A record Black Friday helped John Lewis post strong growth in the run up to Christmas but the employee-owned retailer warned intense competition and a “volatile” economy would weigh on its full-year results.
Sales at John Lewis Partnership, which includes Waitrose, climbed 2.5 per cent to around £2bn in the six weeks to December 30, boosted by 3.6 per cent growth at its department store chain, reports The Telegraph.
Black Friday was the biggest day of sales in John Lewis’s history, with revenues that week up 7.2 per cent year-on-year. Electricals climbed 5 per cent across the period, and clothes were up by a similar amount, but homeware dipped 0.3 per cent.
The partnership’s top line growth was dragged down by a slower expansion at Waitrose, where sales at stores open more than one year climbed 1.5 per cent.
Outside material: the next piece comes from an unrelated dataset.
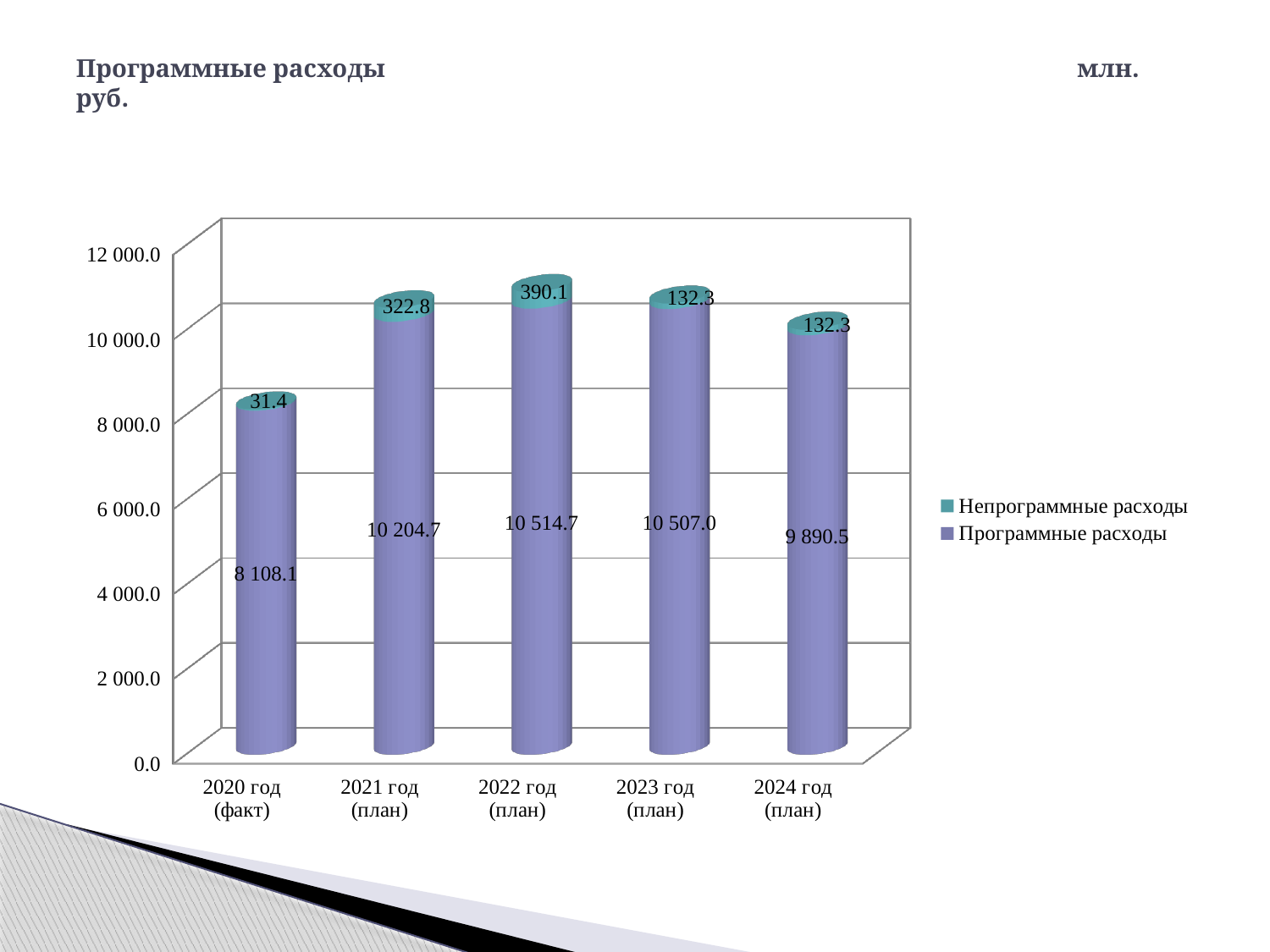
What is the difference between Программные расходы in 2022 год (план) and 2021 год (план)? 310.0 Which is larger: Программные расходы in 2024 год (план) or in 2023 год (план)? 2023 год (план) How many year categories are shown on the x axis? 5 What is the total of the stacked bar for 2022 год (план)? 10 904.8 How many series does the legend list? 2 What is the value of Программные расходы for 2021 год (план)? 10 204.7 What is the total of the stacked bar for 2020 год (факт)? 8 139.5 What is the value of Непрограммные расходы for 2022 год (план)? 390.1 What is the value of Программные расходы for 2020 год (факт)? 8 108.1 What kind of chart is shown on the slide? Stacked bar chart Which year has the lowest value of Непрограммные расходы? 2020 год (факт) Which year has the highest value of Программные расходы? 2022 год (план)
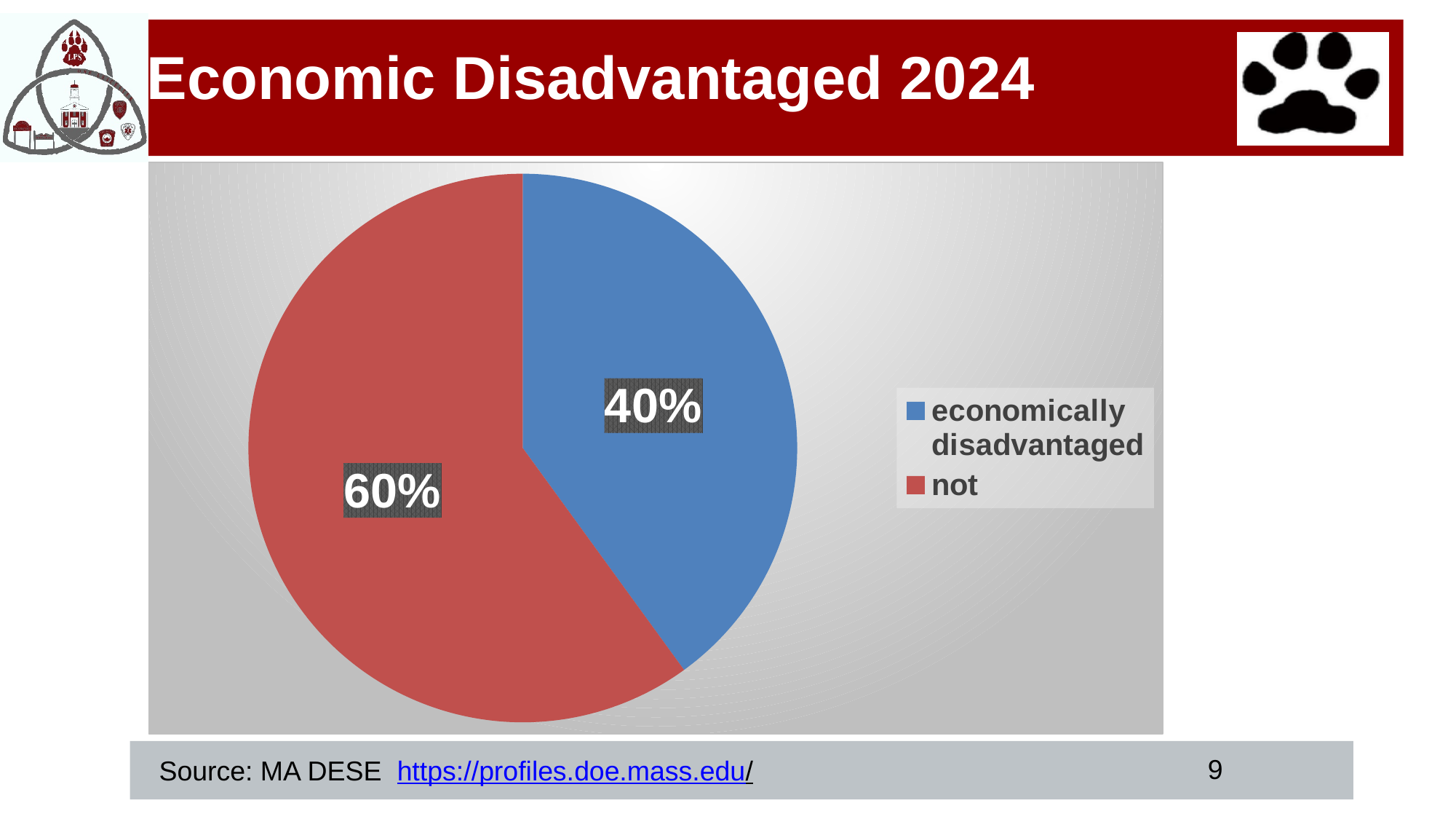
What share of the pie is labelled "not"? 60% What kind of chart is shown on the slide? pie chart How many entries does the legend list? 2 What is the difference in percentage points between the "not" slice and the "economically disadvantaged" slice? 20% Which slice of the pie is the smallest? economically disadvantaged Which is larger, the "economically disadvantaged" slice or the "not" slice? not Which slice of the pie is the largest? not What colour is the "economically disadvantaged" slice? blue What is the title of the slide containing the chart? Economic Disadvantaged 2024 How many slices does the pie chart have? 2 What share of the pie is labelled "economically disadvantaged"? 40%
JLP said that if the period had included New Year’s Eve, as it did last year, like-for-like growth would be around 2.1p per cent.
The supermarket’s sales were boosted by the popularity of Heston Blumenthal’s “Citrus Sherbet Lazy Gin”, as it sold a month’s worth of stock in one day.
But the retailer warned its debts were growing relative to cashflow and its chairman Sir Charlie Mayfield said: “Looking ahead to 2018/19 we expect trading to be volatile due to the economic environment and anticipate that competitive intensity will continue, driven by the structural changes taking place in the retail industry.”